Now, however, it looks as though I might have to go into Sanctimoanious lockdown, as I fume at how it is that some pubs in London appear to be able to serve a pie and a pint for you to consume on the towpath, green, or pavement, where you would have stood with your mates on any previous summers day. That was yesterday, just after I got a bit Sanctimoanious about the clues in Saturday’s (ordinary) Telegraph crossword, where I considered the answers Papa and Twee to be words unworthy of the paper.

So by midday today, I was demanding to know:

What is wrong with this picture? Correct, it is the bloody apostrophe. Millions of pounds wasted thanks to the stupidity of some ignorant twerp who had probably spent all day drinking in the pub.
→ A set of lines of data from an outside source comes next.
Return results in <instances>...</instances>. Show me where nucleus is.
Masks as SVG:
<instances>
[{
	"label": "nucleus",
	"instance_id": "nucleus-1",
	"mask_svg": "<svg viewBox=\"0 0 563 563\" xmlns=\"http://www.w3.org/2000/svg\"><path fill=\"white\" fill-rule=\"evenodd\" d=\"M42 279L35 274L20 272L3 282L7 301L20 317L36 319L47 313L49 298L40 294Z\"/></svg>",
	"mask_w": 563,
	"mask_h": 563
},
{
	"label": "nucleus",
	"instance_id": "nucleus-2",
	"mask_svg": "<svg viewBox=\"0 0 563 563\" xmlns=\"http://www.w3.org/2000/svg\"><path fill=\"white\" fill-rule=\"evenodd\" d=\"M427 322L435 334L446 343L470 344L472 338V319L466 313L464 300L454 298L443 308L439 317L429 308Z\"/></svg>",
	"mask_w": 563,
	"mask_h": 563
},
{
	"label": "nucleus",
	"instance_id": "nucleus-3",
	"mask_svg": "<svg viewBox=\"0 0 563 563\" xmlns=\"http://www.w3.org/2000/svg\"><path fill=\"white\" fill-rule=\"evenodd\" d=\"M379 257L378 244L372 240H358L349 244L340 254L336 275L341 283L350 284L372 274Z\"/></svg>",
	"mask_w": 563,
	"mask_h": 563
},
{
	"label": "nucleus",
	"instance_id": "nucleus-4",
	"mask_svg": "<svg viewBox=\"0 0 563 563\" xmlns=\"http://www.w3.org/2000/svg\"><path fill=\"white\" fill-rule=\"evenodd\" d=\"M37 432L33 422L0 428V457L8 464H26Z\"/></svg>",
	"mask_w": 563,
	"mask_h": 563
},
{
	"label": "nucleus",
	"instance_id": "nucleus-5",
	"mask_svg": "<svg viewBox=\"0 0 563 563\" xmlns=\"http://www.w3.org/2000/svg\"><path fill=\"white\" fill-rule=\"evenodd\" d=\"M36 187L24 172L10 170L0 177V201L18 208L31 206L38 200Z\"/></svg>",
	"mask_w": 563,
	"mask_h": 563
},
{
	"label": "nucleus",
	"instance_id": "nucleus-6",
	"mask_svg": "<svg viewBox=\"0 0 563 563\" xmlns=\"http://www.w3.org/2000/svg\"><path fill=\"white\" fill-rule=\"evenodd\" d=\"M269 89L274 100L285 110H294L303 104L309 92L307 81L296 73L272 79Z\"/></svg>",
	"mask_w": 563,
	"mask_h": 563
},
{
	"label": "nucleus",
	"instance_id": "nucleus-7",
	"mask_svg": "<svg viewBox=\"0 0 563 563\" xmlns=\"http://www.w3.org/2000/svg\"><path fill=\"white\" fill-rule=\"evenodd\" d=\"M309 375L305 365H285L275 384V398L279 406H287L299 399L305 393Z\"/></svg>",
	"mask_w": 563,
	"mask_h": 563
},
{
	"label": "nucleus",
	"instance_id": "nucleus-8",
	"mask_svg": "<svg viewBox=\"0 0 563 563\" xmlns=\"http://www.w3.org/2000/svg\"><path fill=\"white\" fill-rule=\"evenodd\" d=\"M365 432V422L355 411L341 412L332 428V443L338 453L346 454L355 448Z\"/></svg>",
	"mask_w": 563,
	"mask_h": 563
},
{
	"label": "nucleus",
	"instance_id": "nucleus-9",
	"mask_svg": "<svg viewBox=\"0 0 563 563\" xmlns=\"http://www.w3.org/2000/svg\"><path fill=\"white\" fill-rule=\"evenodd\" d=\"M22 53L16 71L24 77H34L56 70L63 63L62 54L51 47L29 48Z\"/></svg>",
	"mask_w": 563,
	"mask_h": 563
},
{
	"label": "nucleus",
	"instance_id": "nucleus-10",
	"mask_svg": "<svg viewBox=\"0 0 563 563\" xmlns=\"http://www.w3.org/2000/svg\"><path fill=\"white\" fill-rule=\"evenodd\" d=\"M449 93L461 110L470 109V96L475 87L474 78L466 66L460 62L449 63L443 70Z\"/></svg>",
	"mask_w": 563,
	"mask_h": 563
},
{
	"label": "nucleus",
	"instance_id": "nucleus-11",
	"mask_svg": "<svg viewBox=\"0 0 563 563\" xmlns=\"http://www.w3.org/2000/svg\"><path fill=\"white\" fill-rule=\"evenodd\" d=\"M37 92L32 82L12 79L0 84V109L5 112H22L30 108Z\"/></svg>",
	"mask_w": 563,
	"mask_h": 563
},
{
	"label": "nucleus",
I know you’re going to tell that his only mate is ProfessorHabitat-Scatter-Cushion who has three houses and he’s visited them all since March – but really…

If I am a racehorse owner and the horse runs next week and I am not allowed to go – does the racecourse, (money from TV rights being sold to bookies), intend paying for a free day’s pass for me to watch my horse run on one of the racing subscription channels?

Will my Guineas horse, (no I don’t have a horse called Will), run on the Rowley Mile or July Course?

Dominic Cummings: Today, Tomorrow, or Cabinet Secretary enquiry?

I’ve been bitten on the back, in an unreachable spot by some damned insect – thanks for caring – I’ll be better tomorrow. Perhaps Prince William will call me for a caring chat.